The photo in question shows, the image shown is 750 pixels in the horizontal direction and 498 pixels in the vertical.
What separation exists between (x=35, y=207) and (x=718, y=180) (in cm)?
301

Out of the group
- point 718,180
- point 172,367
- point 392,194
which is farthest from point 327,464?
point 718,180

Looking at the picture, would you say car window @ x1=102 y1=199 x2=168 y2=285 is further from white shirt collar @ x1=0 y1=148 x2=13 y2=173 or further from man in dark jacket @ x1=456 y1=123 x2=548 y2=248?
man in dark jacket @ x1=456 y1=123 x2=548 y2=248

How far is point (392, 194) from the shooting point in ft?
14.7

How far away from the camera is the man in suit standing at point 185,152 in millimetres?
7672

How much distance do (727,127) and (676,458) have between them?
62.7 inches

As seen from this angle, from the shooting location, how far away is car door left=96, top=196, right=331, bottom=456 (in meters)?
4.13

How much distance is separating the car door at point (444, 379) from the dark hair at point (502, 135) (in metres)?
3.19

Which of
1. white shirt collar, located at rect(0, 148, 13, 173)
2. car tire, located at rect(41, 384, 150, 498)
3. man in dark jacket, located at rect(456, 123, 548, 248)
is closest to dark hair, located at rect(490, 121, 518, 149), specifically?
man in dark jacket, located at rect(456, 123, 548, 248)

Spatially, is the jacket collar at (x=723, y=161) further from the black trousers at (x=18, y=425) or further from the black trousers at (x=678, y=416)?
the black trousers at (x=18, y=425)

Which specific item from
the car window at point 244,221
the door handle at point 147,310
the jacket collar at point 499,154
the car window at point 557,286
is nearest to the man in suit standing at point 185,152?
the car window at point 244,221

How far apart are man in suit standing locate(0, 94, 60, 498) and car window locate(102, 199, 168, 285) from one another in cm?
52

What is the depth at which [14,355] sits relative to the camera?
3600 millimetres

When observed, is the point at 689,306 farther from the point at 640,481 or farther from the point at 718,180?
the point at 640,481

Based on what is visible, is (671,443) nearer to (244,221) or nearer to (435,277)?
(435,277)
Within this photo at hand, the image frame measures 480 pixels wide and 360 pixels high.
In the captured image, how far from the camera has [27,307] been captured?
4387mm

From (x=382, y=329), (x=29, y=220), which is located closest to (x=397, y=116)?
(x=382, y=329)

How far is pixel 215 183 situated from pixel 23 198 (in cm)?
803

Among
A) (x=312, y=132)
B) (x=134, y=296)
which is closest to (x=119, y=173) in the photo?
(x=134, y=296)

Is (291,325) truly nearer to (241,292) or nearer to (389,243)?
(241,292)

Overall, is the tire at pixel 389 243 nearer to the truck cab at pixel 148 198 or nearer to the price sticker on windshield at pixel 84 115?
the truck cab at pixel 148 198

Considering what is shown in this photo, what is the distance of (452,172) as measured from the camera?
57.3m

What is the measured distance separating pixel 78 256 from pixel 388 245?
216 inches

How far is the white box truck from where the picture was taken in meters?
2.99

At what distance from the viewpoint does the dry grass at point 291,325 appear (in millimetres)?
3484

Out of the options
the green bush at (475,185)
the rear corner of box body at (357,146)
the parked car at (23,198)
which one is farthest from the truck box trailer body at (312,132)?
◆ ◆ ◆ ◆ ◆
> **EXERCISE PROMPT**:
Please reproduce every one of the records above word for word, with no changes.

> **RESULT OF THE EXERCISE**:
The photo in question shows, the image shown is 750 pixels in the horizontal direction and 498 pixels in the vertical.
What separation exists between (x=35, y=207) and (x=718, y=180) (in cm)?
301

Out of the group
- point 718,180
- point 172,367
- point 392,194
which is farthest from point 327,464?
point 718,180

Looking at the picture, would you say car window @ x1=102 y1=199 x2=168 y2=285 is further from white shirt collar @ x1=0 y1=148 x2=13 y2=173 or further from man in dark jacket @ x1=456 y1=123 x2=548 y2=248?
man in dark jacket @ x1=456 y1=123 x2=548 y2=248

How far is point (392, 194) from the shooting point in ft?
14.7

How far away from the camera is the man in suit standing at point 185,152 in millimetres?
7672

How much distance do (727,127) and (676,458) have between them?
62.7 inches

As seen from this angle, from the shooting location, how far away is car door left=96, top=196, right=331, bottom=456 (in meters)?
4.13

How much distance is separating the car door at point (444, 379) from the dark hair at point (502, 135) (in metres)?
3.19

Which of
1. white shirt collar, located at rect(0, 148, 13, 173)
2. car tire, located at rect(41, 384, 150, 498)
3. man in dark jacket, located at rect(456, 123, 548, 248)
is closest to dark hair, located at rect(490, 121, 518, 149), specifically?
man in dark jacket, located at rect(456, 123, 548, 248)

Spatially, is the jacket collar at (x=723, y=161) further from the black trousers at (x=18, y=425) or further from the black trousers at (x=678, y=416)?
the black trousers at (x=18, y=425)

Which specific item from
the car window at point 244,221
the door handle at point 147,310
the jacket collar at point 499,154
the car window at point 557,286
is nearest to the man in suit standing at point 185,152?
the car window at point 244,221

How far apart are man in suit standing locate(0, 94, 60, 498) and car window locate(102, 199, 168, 285) from one another in cm?
52

What is the depth at which [14,355] sits relative to the camera?
3600 millimetres

When observed, is the point at 689,306 farther from the point at 640,481 or farther from the point at 718,180?
the point at 640,481

Based on what is visible, is (671,443) nearer to (244,221) or nearer to (435,277)?
(435,277)
Within this photo at hand, the image frame measures 480 pixels wide and 360 pixels high.
In the captured image, how far from the camera has [27,307] been captured?
4387mm

From (x=382, y=329), (x=29, y=220), which is located closest to (x=397, y=116)?
(x=382, y=329)

How far is pixel 215 183 situated from pixel 23 198 (in cm)?
803

Among
A) (x=312, y=132)
B) (x=134, y=296)
which is closest to (x=119, y=173) in the photo?
(x=134, y=296)

Is (291,325) truly nearer to (241,292) or nearer to (389,243)?
(241,292)

Overall, is the tire at pixel 389 243 nearer to the truck cab at pixel 148 198 or nearer to the price sticker on windshield at pixel 84 115?
the truck cab at pixel 148 198

Considering what is shown in this photo, what is the distance of (452,172) as measured from the camera?
57.3m

What is the measured distance separating pixel 78 256 from pixel 388 245?
216 inches

How far is the white box truck from where the picture was taken in meters?
2.99

At what distance from the viewpoint does the dry grass at point 291,325 appear (in millimetres)?
3484

Out of the options
the green bush at (475,185)
the rear corner of box body at (357,146)
the parked car at (23,198)
which one is farthest from the truck box trailer body at (312,132)?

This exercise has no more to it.